> **YOUR GOAL**: All entries must be extracted exactly, with nothing added or dropped.

> **EXTRACTED DATA**:
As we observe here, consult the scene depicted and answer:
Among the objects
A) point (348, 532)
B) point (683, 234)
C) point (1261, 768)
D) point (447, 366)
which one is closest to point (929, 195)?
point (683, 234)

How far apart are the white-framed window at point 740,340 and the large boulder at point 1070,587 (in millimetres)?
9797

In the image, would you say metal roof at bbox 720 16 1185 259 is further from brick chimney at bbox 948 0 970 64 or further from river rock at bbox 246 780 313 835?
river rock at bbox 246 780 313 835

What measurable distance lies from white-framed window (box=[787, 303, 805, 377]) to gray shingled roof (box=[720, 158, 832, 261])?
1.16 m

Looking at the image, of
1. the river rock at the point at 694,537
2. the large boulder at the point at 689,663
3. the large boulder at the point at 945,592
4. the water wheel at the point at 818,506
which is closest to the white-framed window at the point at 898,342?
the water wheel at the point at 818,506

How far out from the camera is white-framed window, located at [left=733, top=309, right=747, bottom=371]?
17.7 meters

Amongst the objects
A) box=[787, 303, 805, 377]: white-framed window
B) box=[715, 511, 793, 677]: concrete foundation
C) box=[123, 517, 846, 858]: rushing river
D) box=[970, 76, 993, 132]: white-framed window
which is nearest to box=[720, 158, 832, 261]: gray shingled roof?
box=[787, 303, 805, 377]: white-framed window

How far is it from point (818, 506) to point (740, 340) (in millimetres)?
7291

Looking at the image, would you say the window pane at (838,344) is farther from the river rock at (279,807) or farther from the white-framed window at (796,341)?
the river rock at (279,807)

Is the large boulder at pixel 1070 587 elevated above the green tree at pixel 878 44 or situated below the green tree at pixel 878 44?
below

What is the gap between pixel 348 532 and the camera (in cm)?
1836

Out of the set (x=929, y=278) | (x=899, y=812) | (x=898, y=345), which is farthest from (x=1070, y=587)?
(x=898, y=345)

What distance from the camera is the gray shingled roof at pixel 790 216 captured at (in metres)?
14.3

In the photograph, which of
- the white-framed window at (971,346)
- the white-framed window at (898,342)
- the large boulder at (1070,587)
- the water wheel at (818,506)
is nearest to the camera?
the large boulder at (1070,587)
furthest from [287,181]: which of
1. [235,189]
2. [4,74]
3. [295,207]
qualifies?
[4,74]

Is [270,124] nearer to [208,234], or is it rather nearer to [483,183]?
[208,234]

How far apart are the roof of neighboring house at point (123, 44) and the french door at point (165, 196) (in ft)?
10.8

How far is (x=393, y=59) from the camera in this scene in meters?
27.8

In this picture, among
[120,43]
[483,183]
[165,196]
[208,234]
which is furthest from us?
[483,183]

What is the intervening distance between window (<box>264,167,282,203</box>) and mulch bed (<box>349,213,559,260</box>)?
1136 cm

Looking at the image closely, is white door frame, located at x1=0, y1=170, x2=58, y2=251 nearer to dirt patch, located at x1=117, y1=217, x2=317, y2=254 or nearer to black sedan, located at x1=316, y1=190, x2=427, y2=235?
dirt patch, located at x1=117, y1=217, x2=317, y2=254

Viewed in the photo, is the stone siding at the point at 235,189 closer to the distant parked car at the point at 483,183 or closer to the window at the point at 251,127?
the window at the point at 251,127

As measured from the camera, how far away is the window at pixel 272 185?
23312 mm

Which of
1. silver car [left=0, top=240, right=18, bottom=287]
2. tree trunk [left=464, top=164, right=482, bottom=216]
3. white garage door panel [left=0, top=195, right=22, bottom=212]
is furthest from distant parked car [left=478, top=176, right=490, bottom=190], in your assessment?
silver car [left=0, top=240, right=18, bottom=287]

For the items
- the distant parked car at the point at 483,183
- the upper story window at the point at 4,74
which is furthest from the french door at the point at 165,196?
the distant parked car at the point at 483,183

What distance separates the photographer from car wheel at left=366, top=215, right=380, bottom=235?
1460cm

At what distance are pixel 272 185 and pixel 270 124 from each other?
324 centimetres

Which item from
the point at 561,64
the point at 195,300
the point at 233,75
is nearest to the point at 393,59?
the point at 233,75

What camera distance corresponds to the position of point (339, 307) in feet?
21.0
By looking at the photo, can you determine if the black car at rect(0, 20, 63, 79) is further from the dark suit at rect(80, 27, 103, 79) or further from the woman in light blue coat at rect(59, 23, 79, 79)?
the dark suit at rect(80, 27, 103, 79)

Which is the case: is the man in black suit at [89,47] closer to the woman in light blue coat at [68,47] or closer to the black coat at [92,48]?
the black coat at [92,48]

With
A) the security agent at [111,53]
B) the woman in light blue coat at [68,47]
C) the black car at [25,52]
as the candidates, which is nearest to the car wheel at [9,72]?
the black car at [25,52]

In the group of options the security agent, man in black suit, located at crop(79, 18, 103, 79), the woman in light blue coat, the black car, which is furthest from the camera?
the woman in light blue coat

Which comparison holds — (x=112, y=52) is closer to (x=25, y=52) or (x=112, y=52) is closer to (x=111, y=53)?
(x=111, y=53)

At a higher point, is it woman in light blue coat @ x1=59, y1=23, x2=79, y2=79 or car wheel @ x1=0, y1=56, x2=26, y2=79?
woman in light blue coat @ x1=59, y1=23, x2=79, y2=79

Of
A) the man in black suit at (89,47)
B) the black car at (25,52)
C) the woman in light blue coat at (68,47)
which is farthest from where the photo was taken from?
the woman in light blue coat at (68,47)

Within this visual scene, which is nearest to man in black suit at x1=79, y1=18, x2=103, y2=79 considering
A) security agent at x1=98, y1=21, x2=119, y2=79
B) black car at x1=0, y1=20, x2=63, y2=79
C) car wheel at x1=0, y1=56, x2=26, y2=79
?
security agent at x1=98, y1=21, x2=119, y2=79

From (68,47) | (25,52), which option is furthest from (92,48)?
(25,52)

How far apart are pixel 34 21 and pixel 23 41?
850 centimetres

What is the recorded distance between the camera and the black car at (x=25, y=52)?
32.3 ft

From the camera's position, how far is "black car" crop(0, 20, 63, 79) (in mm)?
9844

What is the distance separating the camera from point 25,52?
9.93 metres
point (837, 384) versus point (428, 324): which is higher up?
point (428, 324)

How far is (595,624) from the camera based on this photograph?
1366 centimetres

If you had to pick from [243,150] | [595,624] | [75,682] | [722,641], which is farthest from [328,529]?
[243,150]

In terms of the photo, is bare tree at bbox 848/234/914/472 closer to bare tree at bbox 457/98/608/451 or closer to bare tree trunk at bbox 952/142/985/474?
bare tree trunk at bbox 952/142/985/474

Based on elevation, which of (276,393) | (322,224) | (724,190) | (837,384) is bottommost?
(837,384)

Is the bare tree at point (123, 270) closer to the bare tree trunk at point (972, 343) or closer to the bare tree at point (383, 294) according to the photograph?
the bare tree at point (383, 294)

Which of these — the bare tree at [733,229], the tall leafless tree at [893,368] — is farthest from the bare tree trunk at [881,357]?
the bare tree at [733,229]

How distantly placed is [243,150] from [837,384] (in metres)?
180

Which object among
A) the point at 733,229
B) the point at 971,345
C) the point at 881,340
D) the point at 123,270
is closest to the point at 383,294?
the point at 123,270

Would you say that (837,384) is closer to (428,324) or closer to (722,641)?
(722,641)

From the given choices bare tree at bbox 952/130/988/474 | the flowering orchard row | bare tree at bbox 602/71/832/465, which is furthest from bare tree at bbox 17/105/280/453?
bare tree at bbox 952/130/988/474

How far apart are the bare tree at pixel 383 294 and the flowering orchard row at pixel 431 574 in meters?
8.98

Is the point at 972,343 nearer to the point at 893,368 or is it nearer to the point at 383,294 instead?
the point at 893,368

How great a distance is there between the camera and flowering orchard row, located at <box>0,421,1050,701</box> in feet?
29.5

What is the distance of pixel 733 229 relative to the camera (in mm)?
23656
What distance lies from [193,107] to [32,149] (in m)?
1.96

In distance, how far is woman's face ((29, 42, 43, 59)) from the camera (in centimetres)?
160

> **COMPLETE RESPONSE**:
As we observe here, consult the scene depicted and answer:
Among the objects
A) point (348, 532)
B) point (683, 234)
C) point (1261, 768)
D) point (447, 366)
which one is closest to point (929, 195)?
point (683, 234)

How far apart are the white-framed window at point 740,340 and the large boulder at point 1070,587 (in millimetres)?
9797

In the image, would you say metal roof at bbox 720 16 1185 259 is further from brick chimney at bbox 948 0 970 64 or further from river rock at bbox 246 780 313 835?
river rock at bbox 246 780 313 835

What measurable distance lies from white-framed window (box=[787, 303, 805, 377]) to gray shingled roof (box=[720, 158, 832, 261])?
1.16 m

Looking at the image, of
1. the river rock at the point at 694,537
2. the large boulder at the point at 689,663
3. the large boulder at the point at 945,592
4. the water wheel at the point at 818,506
which is closest to the white-framed window at the point at 898,342?
the water wheel at the point at 818,506

How far out from the camera is white-framed window, located at [left=733, top=309, right=747, bottom=371]?
17.7 meters

Amongst the objects
A) box=[787, 303, 805, 377]: white-framed window
B) box=[715, 511, 793, 677]: concrete foundation
C) box=[123, 517, 846, 858]: rushing river
D) box=[970, 76, 993, 132]: white-framed window
which is nearest to box=[720, 158, 832, 261]: gray shingled roof?
box=[787, 303, 805, 377]: white-framed window

How far is it from point (818, 506) to point (740, 340) (in millimetres)?
7291

Looking at the image, would you say the window pane at (838,344) is farther from the river rock at (279,807) or farther from the white-framed window at (796,341)?
the river rock at (279,807)

Is the large boulder at pixel 1070 587 elevated above the green tree at pixel 878 44 or situated below the green tree at pixel 878 44?
below

What is the gap between pixel 348 532 and the camera (in cm)?
1836

Out of the set (x=929, y=278) | (x=899, y=812) | (x=898, y=345), which is farthest from (x=1070, y=587)?
(x=898, y=345)

What distance from the camera is the gray shingled roof at pixel 790 216 captured at (in metres)?
14.3

In the photograph, which of
- the white-framed window at (971,346)
- the white-framed window at (898,342)
- the large boulder at (1070,587)
- the water wheel at (818,506)
is nearest to the camera?
the large boulder at (1070,587)
furthest from [287,181]: which of
1. [235,189]
2. [4,74]
3. [295,207]
qualifies?
[4,74]

Is [270,124] nearer to [208,234], or is it rather nearer to [483,183]?
[208,234]

How far apart are the roof of neighboring house at point (123, 44) and the french door at point (165, 196) (in ft)?
10.8

How far is (x=393, y=59) from the camera in this scene in meters?
27.8

In this picture, among
[120,43]
[483,183]
[165,196]
[208,234]
which is furthest from us?
[483,183]

What is the intervening distance between window (<box>264,167,282,203</box>) and mulch bed (<box>349,213,559,260</box>)?
1136 cm

Looking at the image closely, is white door frame, located at x1=0, y1=170, x2=58, y2=251 nearer to dirt patch, located at x1=117, y1=217, x2=317, y2=254 or nearer to black sedan, located at x1=316, y1=190, x2=427, y2=235?
dirt patch, located at x1=117, y1=217, x2=317, y2=254

Viewed in the photo, is the stone siding at the point at 235,189 closer to the distant parked car at the point at 483,183 or closer to the window at the point at 251,127?
the window at the point at 251,127

As measured from the camera, how far away is the window at pixel 272 185?
23312 mm

Which of
1. silver car [left=0, top=240, right=18, bottom=287]
2. tree trunk [left=464, top=164, right=482, bottom=216]
3. white garage door panel [left=0, top=195, right=22, bottom=212]
is furthest from distant parked car [left=478, top=176, right=490, bottom=190], in your assessment?
silver car [left=0, top=240, right=18, bottom=287]

For the items
- the distant parked car at the point at 483,183
- the upper story window at the point at 4,74
which is furthest from the french door at the point at 165,196?
the distant parked car at the point at 483,183

What distance separates the photographer from car wheel at left=366, top=215, right=380, bottom=235?
1460cm

At what distance are pixel 272 185 and pixel 270 124 from each other?
324 centimetres

Which item from
the point at 561,64
the point at 195,300
the point at 233,75
is nearest to the point at 393,59?
the point at 233,75

What camera distance corresponds to the position of point (339, 307) in feet?
21.0
By looking at the photo, can you determine if the black car at rect(0, 20, 63, 79) is further from the dark suit at rect(80, 27, 103, 79) or further from the woman in light blue coat at rect(59, 23, 79, 79)?
the dark suit at rect(80, 27, 103, 79)

Which is the case: is the man in black suit at [89,47] closer to the woman in light blue coat at [68,47] or closer to the black coat at [92,48]?
the black coat at [92,48]

With
A) the security agent at [111,53]
B) the woman in light blue coat at [68,47]
C) the black car at [25,52]
as the candidates, which is nearest to the car wheel at [9,72]?
the black car at [25,52]

In the group of options the security agent, man in black suit, located at crop(79, 18, 103, 79), the woman in light blue coat, the black car, which is furthest from the camera?
the woman in light blue coat

Which comparison holds — (x=112, y=52) is closer to (x=25, y=52) or (x=112, y=52) is closer to (x=111, y=53)?
(x=111, y=53)

At a higher point, is it woman in light blue coat @ x1=59, y1=23, x2=79, y2=79 or car wheel @ x1=0, y1=56, x2=26, y2=79?
woman in light blue coat @ x1=59, y1=23, x2=79, y2=79

Of
A) the man in black suit at (89,47)
B) the black car at (25,52)
C) the woman in light blue coat at (68,47)
which is farthest from where the photo was taken from?
the woman in light blue coat at (68,47)

Within this visual scene, which is nearest to man in black suit at x1=79, y1=18, x2=103, y2=79 considering
A) security agent at x1=98, y1=21, x2=119, y2=79
B) black car at x1=0, y1=20, x2=63, y2=79
C) car wheel at x1=0, y1=56, x2=26, y2=79
?
security agent at x1=98, y1=21, x2=119, y2=79

From (68,47) | (25,52), which option is furthest from (92,48)?
(25,52)

How far apart are pixel 34 21 and pixel 23 41?
850 centimetres

What is the recorded distance between the camera and the black car at (x=25, y=52)?
32.3 ft

From the camera's position, how far is "black car" crop(0, 20, 63, 79) (in mm)?
9844

What is the distance separating the camera from point 25,52?
9.93 metres
point (837, 384) versus point (428, 324): which is higher up?
point (428, 324)

How far is (595,624) from the camera based on this photograph?
1366 centimetres

If you had to pick from [243,150] | [595,624] | [75,682] | [722,641], which is farthest from [328,529]?
[243,150]

In terms of the photo, is bare tree at bbox 848/234/914/472 closer to bare tree at bbox 457/98/608/451 or closer to bare tree trunk at bbox 952/142/985/474?
bare tree trunk at bbox 952/142/985/474

Based on elevation, which of (276,393) | (322,224) | (724,190) | (837,384) is bottommost?
(837,384)

Is the bare tree at point (123, 270) closer to the bare tree trunk at point (972, 343) or closer to the bare tree at point (383, 294) according to the photograph?
the bare tree at point (383, 294)

Which of these — the bare tree at [733,229], the tall leafless tree at [893,368] — is farthest from the bare tree trunk at [881,357]?
the bare tree at [733,229]

How distantly placed is [243,150] from [837,384] (in metres)?
180

Which object among
A) the point at 733,229
B) the point at 971,345
C) the point at 881,340
D) the point at 123,270
is closest to the point at 383,294?
the point at 123,270

Would you say that (837,384) is closer to (428,324) or closer to (722,641)?
(722,641)

From the given choices bare tree at bbox 952/130/988/474 | the flowering orchard row | bare tree at bbox 602/71/832/465, which is furthest from bare tree at bbox 17/105/280/453?
bare tree at bbox 952/130/988/474

How far apart are the bare tree at pixel 383 294 and the flowering orchard row at pixel 431 574 in meters?
8.98

Is the point at 972,343 nearer to the point at 893,368 or is it nearer to the point at 383,294 instead?
the point at 893,368

How great a distance is there between the camera and flowering orchard row, located at <box>0,421,1050,701</box> in feet?
29.5

What is the distance of pixel 733 229 relative to the camera (in mm)?
23656
What distance lies from [193,107] to [32,149] (in m)?
1.96

In distance, how far is woman's face ((29, 42, 43, 59)) from the camera (in centimetres)?
160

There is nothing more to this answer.